The final event in the 2019-20 Aquatic Research Group (ARG) Seminar Series features McMaster University Professor Karen Kidd presenting a talk titled “Local through global influences of human activities on mercury in aquatic ecosystems.” It takes place on Wednesday, March 11 at 12:30 p.m. in room 111, McLaughlin College Building at the Keele Campus. The seminar will be followed by a free lunch at 1:30 p.m. All members of the York community are welcome to attend.
The pan-Faculty ARG Seminar Series, organized by biology Professor Sapna Sharma in York University’s Faculty of Science, has brought top ecologists from across the province to York to talk about their research in aquatic ecology and what’s causing stress in our waterways.
Kidd received her BSc in environmental toxicology from the University of Guelph (1991) and her PhD in biology from the University of Alberta (1996). As an ecotoxicologist, she studies how the health of aquatic organisms and food webs are affected by human activities and the fate of pollutants in freshwater ecosystems.

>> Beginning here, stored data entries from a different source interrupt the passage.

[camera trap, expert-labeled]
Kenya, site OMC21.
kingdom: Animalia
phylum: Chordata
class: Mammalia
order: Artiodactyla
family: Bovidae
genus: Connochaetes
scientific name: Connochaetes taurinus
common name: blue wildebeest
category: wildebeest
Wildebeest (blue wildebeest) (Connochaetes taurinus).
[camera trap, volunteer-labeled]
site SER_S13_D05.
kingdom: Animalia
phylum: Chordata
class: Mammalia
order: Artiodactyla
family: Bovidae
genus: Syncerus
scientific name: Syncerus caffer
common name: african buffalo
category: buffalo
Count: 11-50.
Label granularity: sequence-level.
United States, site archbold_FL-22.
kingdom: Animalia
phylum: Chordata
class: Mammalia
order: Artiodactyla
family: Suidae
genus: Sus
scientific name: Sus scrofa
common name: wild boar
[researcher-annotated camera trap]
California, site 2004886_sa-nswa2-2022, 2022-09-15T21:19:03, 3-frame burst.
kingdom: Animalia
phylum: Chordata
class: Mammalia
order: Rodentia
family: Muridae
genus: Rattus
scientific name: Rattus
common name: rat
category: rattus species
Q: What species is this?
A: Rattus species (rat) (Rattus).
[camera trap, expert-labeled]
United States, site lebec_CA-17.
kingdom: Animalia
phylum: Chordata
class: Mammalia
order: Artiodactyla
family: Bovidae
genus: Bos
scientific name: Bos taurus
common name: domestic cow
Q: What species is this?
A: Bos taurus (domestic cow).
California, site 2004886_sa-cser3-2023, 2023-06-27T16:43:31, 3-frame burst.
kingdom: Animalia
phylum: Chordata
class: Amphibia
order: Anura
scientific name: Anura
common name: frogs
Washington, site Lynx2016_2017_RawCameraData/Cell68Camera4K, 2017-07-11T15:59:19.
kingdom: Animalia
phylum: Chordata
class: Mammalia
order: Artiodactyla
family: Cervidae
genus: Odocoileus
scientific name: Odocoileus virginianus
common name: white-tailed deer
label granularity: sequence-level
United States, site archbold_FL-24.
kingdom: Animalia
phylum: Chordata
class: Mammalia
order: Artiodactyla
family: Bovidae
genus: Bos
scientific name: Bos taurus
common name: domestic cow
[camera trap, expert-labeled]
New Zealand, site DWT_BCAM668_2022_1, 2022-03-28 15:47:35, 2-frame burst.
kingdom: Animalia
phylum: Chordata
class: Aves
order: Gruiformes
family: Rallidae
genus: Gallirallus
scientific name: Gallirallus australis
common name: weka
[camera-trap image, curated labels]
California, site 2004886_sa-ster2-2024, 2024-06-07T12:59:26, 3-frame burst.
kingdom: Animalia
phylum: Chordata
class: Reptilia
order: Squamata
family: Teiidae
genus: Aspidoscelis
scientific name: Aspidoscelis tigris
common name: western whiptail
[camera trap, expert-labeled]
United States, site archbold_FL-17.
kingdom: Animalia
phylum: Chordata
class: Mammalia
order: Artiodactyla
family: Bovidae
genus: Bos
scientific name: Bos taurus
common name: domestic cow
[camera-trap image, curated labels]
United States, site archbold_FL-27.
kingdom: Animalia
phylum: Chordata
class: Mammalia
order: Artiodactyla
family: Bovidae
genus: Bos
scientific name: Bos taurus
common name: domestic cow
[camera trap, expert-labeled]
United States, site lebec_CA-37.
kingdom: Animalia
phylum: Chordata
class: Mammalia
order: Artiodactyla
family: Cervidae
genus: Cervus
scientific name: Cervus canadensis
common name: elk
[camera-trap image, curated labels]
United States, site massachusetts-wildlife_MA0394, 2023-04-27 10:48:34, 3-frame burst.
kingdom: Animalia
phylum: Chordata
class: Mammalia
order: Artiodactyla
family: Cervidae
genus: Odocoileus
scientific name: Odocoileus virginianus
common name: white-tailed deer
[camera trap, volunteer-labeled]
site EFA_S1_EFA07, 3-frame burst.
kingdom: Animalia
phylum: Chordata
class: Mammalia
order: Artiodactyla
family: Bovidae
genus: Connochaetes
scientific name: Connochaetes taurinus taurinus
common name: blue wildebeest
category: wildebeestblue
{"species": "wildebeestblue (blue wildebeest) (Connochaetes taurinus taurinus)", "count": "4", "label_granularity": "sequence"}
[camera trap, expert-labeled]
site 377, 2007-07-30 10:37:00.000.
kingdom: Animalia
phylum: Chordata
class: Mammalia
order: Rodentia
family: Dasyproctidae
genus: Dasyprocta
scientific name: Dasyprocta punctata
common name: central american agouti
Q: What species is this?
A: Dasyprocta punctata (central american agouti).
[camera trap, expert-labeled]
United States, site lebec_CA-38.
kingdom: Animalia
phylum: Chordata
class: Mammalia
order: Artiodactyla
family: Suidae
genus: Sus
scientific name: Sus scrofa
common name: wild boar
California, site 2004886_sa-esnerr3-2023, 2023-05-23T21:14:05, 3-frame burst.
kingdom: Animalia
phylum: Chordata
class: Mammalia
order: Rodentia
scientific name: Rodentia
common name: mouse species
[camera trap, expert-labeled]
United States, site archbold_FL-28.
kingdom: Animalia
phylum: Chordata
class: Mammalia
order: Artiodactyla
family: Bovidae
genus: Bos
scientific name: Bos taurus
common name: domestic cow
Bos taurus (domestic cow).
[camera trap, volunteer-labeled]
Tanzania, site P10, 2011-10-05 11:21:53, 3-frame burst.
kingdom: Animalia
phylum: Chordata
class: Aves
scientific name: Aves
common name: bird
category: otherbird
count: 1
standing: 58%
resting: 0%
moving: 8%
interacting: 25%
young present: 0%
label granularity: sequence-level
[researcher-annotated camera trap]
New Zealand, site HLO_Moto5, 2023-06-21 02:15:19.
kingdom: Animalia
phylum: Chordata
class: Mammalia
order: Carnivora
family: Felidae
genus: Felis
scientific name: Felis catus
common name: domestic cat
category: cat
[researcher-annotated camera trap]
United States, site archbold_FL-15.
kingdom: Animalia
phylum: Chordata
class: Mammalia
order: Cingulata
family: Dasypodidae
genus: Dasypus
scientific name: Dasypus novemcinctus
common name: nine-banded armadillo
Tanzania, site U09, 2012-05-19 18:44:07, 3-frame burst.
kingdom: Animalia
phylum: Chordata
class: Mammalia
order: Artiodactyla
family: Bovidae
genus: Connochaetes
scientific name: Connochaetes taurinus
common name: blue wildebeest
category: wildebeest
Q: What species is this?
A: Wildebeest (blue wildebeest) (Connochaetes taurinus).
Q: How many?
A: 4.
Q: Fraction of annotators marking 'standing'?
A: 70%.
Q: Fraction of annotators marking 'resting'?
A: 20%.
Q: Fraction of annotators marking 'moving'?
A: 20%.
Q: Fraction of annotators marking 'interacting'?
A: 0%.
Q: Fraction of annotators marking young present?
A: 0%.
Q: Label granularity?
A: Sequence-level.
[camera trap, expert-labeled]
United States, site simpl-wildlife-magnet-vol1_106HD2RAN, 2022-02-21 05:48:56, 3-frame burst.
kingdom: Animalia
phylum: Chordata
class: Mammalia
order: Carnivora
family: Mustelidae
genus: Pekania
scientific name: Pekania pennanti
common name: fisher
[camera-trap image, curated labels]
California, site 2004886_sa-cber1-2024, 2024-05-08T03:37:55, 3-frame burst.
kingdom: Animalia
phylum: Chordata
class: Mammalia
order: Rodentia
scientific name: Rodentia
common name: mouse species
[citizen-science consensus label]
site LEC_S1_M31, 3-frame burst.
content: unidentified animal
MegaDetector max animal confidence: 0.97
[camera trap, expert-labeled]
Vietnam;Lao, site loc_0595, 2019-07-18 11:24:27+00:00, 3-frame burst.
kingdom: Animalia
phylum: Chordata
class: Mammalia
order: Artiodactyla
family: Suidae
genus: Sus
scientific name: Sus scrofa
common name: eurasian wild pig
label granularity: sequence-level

Kidd joined McMaster in 2017 as the Jarislowsky Chair in Environment and Health and has a joint appointment in the Department of Biology and the School of Geography & Earth Sciences. Before that, she worked in the Biology Department and the Canadian Rivers Institute at the University of New Brunswick Saint John, where she was a professor of biology and held a Canada Research Chair in Chemical Contamination of Food Webs (Tier II 2004-14; Tier I 2015-17).
Most of her lab’s research is multidisciplinary in nature – a combination of ecology, biogeochemistry, chemistry and toxicology – and is on lakes, rivers, wetlands and coastal zones spanning tropical through Arctic climates.
The ARG includes researchers who focus on aquatic science from the Faculties of Science, Engineering, Environmental Studies, and Liberal Arts & Professional Studies. The seminar series is designed to engage this multidisciplinary scientific community at all levels, including graduate and undergraduate students, both at York University and in the wider aquatic science community.